Estratto della pagina:

______

“Il ‘Carpe diem’ di Orazio ci aiuti a superare l’angoscia di questa pandemia”
È come essere in guerra, con uno stato di ansia e paura costanti di cui non si vede la fine. Il dottor Cioffi, già primario della psichiatria del Verbano, legge le difficoltà del momento a cui consiglia di rispondere con maggior leggerezza

C’è chi si volta dall’alta parte, chi nega, chi non riesce a staccare l’attenzione, chi ne è sopraffatto. Questo anno terribile ci ha messo di fronte a una sfida che, oltre a essere sanitaria, è stata, è e sarà anche psicologica.
« È come essere in guerra – commenta il dottor Isidoro Cioffi fino all’estate scorsa Direttore del Dipartimento di Salute Mentale dell’Asst Sette Laghi e ora in pensione – una situazione di ansia e angoscia continua di cui non si vede la fine. Ed è proprio non sapere quando potremo riacquistare la nostra normalità a creare angoscia e smarrimento. Durante la prima ondata, avevamo un orizzonte più o meno certo che era l’estate: abbiamo tutti rispettato obblighi e privazioni in vista di giorni migliori. Poi è arrivata la bella stagione e subito dopo la seconda ondata pandemica che ci ha messo di fronte alla difficile verità: non ne siamo fuori. E questa fiducia svanita ha creato la difficoltà con cui si convive oggi. Non siamo più in presenza di un raffreddore o un’influenza che ben conosciamo, ma di una malattia dagli sviluppi imprevedibili e questo ci costringe a tenerci costantemente controllati in ogni possibile sintomo che ci capita. Uno stato di ansia perenne che mina la stabilità».

______

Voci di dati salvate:
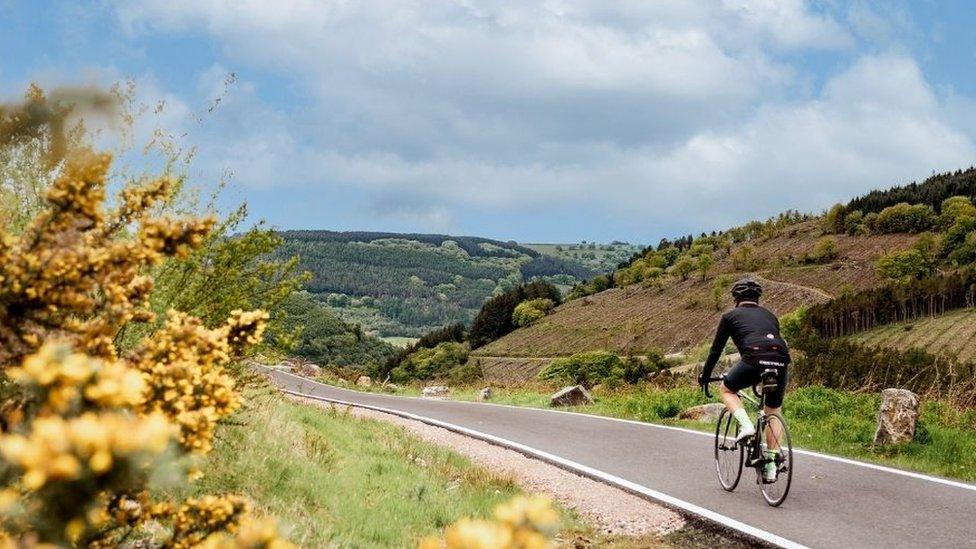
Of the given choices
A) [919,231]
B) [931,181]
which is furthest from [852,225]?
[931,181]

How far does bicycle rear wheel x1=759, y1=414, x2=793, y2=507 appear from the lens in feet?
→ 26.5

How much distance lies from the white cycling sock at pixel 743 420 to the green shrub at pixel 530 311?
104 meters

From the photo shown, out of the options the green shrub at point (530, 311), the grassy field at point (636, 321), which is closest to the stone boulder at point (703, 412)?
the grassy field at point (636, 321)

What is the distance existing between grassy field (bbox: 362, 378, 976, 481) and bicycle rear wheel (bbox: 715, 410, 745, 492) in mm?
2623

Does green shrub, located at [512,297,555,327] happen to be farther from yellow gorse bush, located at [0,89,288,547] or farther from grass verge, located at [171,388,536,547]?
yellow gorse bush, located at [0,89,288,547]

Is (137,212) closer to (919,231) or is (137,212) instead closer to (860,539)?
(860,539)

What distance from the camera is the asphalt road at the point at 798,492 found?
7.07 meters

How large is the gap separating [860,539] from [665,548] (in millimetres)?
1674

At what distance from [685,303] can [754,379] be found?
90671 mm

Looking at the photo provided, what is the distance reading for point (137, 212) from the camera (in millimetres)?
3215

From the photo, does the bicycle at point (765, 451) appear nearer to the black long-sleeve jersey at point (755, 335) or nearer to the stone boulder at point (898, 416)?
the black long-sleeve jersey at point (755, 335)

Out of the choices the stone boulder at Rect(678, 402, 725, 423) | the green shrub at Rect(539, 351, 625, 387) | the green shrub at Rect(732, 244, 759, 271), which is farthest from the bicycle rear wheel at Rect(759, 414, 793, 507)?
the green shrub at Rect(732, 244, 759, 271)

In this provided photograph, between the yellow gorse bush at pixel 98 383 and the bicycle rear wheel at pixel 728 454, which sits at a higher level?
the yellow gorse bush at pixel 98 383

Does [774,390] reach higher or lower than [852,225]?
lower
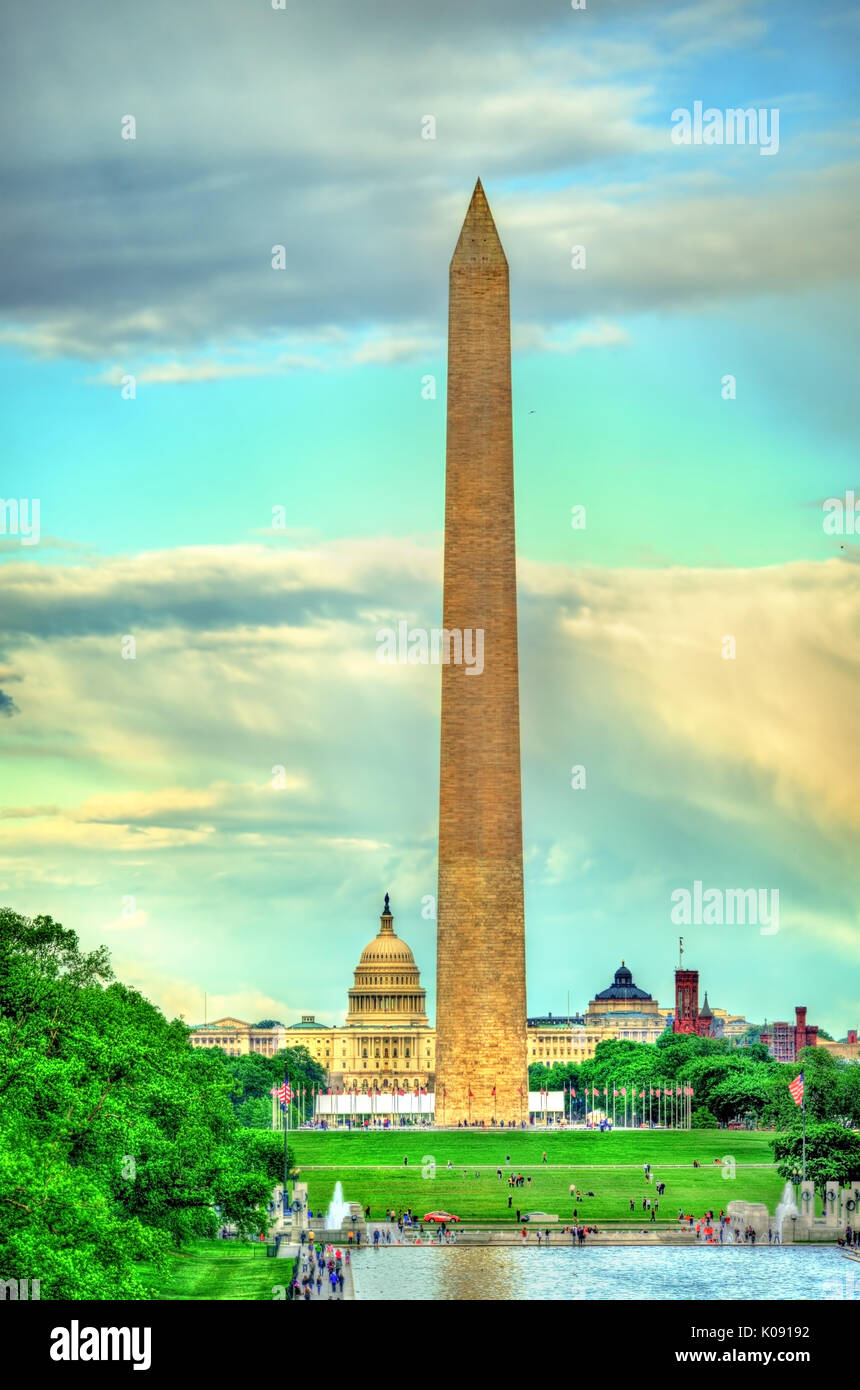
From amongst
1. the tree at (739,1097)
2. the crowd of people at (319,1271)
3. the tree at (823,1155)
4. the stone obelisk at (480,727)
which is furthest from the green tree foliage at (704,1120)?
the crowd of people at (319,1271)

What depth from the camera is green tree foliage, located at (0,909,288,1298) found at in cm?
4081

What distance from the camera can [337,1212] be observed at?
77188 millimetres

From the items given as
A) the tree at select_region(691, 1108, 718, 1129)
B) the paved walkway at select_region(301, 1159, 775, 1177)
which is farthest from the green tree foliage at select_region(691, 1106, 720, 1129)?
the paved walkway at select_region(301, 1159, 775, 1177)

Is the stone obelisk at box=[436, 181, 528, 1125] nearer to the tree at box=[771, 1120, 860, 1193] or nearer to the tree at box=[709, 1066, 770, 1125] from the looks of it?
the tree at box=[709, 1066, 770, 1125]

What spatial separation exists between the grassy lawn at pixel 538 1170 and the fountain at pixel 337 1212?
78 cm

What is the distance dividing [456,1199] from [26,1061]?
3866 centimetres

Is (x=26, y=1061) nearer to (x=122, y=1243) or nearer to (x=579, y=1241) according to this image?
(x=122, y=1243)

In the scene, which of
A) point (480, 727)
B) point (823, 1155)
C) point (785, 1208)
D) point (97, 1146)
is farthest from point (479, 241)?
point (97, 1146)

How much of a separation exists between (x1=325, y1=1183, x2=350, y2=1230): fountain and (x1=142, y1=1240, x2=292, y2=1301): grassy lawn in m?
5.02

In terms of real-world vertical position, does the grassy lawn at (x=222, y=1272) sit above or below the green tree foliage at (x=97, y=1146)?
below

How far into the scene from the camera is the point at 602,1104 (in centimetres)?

______

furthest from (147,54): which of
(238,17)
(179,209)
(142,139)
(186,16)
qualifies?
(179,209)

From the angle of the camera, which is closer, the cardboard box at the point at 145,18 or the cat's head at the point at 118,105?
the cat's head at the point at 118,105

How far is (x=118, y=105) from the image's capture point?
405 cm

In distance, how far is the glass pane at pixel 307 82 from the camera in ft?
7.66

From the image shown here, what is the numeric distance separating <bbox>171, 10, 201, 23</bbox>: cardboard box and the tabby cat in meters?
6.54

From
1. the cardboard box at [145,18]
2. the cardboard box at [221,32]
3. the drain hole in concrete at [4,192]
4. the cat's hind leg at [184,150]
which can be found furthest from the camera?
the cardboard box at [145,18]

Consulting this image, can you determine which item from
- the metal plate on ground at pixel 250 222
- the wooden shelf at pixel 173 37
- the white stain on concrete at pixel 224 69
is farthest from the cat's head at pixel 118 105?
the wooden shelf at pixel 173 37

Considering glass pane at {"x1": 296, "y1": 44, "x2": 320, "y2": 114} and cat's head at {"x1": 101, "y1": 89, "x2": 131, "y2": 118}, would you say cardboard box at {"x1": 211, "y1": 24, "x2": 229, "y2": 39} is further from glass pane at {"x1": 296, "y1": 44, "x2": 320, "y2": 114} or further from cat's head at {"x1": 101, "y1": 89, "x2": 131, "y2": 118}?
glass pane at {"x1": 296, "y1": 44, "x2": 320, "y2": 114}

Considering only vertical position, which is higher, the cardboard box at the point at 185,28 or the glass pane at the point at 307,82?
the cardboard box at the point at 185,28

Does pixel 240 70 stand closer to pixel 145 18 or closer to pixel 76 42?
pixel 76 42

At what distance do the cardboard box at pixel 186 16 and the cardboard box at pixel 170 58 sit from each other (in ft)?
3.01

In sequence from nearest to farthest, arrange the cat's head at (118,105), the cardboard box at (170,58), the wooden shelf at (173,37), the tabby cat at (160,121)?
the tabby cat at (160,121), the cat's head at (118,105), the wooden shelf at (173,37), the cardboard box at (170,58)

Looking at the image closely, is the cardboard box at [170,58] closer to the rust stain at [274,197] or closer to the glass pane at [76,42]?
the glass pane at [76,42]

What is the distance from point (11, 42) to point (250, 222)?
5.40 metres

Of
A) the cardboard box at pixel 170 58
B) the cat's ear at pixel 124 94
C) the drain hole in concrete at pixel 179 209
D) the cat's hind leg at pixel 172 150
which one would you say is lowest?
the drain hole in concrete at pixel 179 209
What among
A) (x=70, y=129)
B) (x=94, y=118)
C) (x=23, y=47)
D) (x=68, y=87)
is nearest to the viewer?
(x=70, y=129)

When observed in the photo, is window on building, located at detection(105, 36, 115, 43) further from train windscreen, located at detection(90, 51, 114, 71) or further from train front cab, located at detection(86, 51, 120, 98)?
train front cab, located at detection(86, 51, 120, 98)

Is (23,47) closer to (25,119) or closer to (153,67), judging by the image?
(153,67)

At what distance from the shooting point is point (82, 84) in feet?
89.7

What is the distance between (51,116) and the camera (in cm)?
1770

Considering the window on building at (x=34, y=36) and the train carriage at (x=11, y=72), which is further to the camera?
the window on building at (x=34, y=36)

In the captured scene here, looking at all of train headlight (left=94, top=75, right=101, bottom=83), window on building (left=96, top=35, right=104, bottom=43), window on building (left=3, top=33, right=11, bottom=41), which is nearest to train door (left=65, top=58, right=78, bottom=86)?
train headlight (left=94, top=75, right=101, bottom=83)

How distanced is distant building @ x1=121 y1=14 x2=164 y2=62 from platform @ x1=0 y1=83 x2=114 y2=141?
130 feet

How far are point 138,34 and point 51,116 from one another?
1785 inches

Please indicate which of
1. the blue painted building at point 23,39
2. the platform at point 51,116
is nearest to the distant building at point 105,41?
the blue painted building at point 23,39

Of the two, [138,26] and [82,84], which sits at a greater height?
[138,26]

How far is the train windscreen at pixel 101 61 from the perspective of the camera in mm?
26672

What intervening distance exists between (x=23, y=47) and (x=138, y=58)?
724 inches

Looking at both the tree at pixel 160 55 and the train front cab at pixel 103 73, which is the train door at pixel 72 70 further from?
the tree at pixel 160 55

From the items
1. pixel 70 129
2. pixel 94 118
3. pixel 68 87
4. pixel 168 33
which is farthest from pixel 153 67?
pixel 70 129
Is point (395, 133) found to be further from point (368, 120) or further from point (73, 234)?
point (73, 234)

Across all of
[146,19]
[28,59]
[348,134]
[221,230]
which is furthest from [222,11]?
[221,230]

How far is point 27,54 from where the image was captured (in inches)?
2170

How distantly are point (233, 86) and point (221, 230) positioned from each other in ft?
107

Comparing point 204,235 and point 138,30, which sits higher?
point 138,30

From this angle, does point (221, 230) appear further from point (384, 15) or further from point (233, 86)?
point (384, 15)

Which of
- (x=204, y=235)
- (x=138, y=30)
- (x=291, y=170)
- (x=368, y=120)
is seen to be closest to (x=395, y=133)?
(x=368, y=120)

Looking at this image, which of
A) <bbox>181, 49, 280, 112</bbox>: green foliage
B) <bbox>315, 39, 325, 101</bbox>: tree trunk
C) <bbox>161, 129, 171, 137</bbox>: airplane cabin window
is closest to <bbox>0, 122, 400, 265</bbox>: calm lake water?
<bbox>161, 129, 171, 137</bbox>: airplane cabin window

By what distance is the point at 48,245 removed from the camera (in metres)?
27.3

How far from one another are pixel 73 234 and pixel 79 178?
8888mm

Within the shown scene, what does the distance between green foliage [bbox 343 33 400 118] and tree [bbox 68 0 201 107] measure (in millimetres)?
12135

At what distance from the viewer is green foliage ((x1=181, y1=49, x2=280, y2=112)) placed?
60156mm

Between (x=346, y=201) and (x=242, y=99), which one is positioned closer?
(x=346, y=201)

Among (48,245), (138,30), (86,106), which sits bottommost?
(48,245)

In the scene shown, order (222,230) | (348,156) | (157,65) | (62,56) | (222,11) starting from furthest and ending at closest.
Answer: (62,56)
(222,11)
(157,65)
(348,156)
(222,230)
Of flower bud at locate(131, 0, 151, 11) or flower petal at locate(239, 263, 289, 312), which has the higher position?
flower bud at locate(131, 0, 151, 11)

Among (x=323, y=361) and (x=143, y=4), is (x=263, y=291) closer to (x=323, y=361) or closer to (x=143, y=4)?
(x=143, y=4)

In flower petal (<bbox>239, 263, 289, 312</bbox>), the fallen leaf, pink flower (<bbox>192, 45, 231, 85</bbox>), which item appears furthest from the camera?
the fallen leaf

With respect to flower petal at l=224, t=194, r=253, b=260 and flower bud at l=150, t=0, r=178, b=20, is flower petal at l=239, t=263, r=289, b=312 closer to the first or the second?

______

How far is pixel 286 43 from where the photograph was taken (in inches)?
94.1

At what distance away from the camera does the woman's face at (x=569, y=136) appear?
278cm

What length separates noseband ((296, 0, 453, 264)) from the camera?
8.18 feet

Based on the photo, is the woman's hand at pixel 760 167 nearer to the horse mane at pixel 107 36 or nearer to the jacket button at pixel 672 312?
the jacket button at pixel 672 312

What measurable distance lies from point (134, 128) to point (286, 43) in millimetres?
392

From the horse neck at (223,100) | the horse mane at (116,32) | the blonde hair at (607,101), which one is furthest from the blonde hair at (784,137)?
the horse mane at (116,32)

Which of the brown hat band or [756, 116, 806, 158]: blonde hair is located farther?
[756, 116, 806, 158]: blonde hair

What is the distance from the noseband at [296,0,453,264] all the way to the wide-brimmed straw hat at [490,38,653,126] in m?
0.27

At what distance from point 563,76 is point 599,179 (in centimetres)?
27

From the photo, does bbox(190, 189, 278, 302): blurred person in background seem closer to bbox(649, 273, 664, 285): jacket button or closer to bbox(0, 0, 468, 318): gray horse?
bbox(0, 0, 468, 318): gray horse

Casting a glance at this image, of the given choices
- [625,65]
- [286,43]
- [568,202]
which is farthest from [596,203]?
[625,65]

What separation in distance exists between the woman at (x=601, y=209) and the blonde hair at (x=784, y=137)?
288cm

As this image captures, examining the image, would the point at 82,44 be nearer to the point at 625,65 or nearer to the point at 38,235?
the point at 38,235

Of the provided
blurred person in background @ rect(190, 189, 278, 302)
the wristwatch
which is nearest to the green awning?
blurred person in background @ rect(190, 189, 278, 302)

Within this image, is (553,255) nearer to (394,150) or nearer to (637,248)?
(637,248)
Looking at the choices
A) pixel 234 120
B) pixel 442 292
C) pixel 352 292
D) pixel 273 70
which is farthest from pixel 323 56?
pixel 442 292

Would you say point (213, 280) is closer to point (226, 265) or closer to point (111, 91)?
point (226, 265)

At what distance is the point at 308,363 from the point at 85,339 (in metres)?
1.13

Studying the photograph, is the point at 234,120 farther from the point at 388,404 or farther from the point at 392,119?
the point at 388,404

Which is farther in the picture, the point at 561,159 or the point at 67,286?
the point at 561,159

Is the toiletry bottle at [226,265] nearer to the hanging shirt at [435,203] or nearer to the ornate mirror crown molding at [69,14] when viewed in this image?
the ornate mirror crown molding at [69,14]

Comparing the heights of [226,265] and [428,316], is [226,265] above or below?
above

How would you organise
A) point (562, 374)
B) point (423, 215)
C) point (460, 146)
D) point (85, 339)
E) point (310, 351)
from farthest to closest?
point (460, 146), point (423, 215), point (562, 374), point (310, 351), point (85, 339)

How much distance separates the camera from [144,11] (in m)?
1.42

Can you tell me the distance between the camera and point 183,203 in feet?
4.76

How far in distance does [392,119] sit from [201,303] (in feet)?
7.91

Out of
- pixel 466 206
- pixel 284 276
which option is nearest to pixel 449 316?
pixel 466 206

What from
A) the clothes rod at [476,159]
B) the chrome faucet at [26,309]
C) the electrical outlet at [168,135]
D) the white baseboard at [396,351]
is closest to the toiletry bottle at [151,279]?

______

Attività da svolgere:
(a) Traduci in inglese la seguente frase tratta dall'articolo sulla pandemia: «Questo anno terribile ci ha messo di fronte a una sfida che, oltre a essere sanitaria, è stata, è e sarà anche psicologica.»
(b) Rispondi alle domande seguenti in base all'articolo sulla pandemia.
(i) Quale incarico ha ricoperto il dottor Isidoro Cioffi fino all'estate scorsa?
(ii) Quale orizzonte più o meno certo si aveva durante la prima ondata?
(iii) A quale situazione il dottor Cioffi paragona il momento attuale?
(c) Ricopia fedelmente la parte dell'articolo sulla pandemia che si apre con le parole contenenti "C’è chi si volta" e si chiude con "sarà anche psicologica.".
Il materiale non ha alcun legame con l'articolo sulla pandemia.

Soluzioni delle attività:
(a) This terrible year has confronted us with a challenge that, besides being a health challenge, has been, is, and will also be a psychological one.

(b)
(i) È stato Direttore del Dipartimento di Salute Mentale dell'Asst Sette Laghi.
(ii) L'estate.
(iii) Alla guerra: è come essere in guerra.

(c)
C’è chi si volta dall’alta parte, chi nega, chi non riesce a staccare l’attenzione, chi ne è sopraffatto. Questo anno terribile ci ha messo di fronte a una sfida che, oltre a essere sanitaria, è stata, è e sarà anche psicologica.